Bruxelles, 22/03/2010 (Agence Europe) - La commission du développement régional du Parlement européen a arrêté, jeudi 18 mars, sa position en première lecture sur la proposition de simplification des Fonds structurels présentée par la Commission européenne en juillet 2009, en particulier pour remédier à la crise économique et financière. Le rapport d'Evgeni Kirilov (S&D, bulgare) sur ce dossier a été adopté à une large majorité (36 voix pour, 4 contre, 1 abstention) en commission, et devrait passer sans encombre l'épreuve du vote au Parlement européen, le 21 avril prochain.
La Commission prévoyait au départ de supprimer, pour 2009 et 2010, l'obligation de cofinancement par les États membres de projets bénéficiant d'aides du Fonds social européen, mais ces dispositions ont été retirées en raison d'une forte opposition des États membres.
Concrètement, le nouveau règlement prévoit le versement en 2010 d'avances supplémentaires - une sorte de préfinancement, qui permet un lancement plus rapide des projets - pour un montant équivalent à 2 % de la contribution du Fonds de cohésion (1,4 milliard d'euros) et 4 % du budget du Fonds social européen (1,8 milliard d'euros).

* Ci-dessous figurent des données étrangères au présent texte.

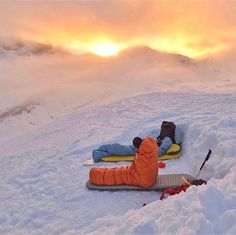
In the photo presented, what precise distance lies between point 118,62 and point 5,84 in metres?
9.69

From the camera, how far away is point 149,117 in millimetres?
10547

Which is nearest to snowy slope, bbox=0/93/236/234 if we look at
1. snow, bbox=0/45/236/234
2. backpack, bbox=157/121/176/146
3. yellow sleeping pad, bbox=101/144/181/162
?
snow, bbox=0/45/236/234

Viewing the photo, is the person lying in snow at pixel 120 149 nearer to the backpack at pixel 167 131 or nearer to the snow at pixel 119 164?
the backpack at pixel 167 131

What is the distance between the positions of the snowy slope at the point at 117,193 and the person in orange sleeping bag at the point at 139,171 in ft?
0.65

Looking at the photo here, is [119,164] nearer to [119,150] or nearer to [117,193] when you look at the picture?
[119,150]

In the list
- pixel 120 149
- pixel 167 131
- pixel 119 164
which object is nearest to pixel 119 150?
pixel 120 149

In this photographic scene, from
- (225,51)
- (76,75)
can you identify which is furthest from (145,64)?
(225,51)

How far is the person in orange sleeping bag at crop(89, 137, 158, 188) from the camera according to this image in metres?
6.85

Ces montants seraient réservés aux États qui ont le plus souffert de la crise économique, c'est-à-dire: ceux dont le PIB a diminué de plus de 10 % en 2009 par rapport à 2008 ou ceux qui ont bénéficié en 2009 du mécanisme de prêt de l'UE destiné à soutenir la balance des paiements dans les pays hors zone euro. En 2009 déjà, toujours en raison de la crise économique, la Commission avait versé des avances supplémentaires aux États pour un montant de 6,25 milliards d'euros (en plus des 5 milliards d'euros prévus initialement en vertu des règlements sur les fonds structurels). Formations professionnelles, apprentissages pour les jeunes, travaux publics et autres projets visant à stimuler l'emploi et la croissance pourront ainsi être mis en œuvre plus rapidement grâce à ces avances. En outre, les projets publics qui auraient été abandonnés, faute de financement national ou régional suffisant, pourront être concrétisés.
Assouplissement des délais pour l'utilisation des fonds. Le règlement prévoit aussi un assouplissement des règles sur le « dégagement » des fonds, afin de donner aux pays davantage de temps et de flexibilité pour mener à terme les projets qui ont mis plus de temps à démarrer à cause de la crise. Selon les règles actuelles, les États membres perdent les fonds alloués à un programme s'ils ne sont pas utilisés dans les deux ans qui suivent l'année où ils ont été approuvés (ce délai est de trois ans pour les 12 « nouveaux » États membres ainsi que pour le Portugal et la Grèce). Les nouvelles règles permettront aux États membres de ne pas perdre les fonds qu'ils ont engagés en 2007 pour des projets dont la mise en œuvre a été retardée.
Améliorer la synergie entre les financements. Un seuil financier unique de 50 millions d'euros a été retenu pour les « grands projets », qui pourront désormais bénéficier du financement de plusieurs programmes européens. Cela est particulièrement pertinent pour des projets importants à l'échelle nationale ou communautaire, qui traversent plusieurs régions et qui, en l'absence de cette possibilité, auraient été artificiellement découpés en plusieurs projets. Ces financements par instruments multiples devraient notamment encourager les investissements dans l'efficacité énergétique et les énergies renouvelables pour les logements, deux secteurs à fort potentiel de croissance et d'emploi.
Les députés souhaitent légiférer avec la plus grande célérité afin de permettre aux États membres et aux régions européennes, dont les finances ont été affaiblies par la crise, de bénéficier pleinement de l'assouplissement des procédures. Après le vote en séance plénière dans un mois, le Conseil des ministres de l'UE devrait ensuite entériner l'accord dans les plus brefs délais. (L.C.)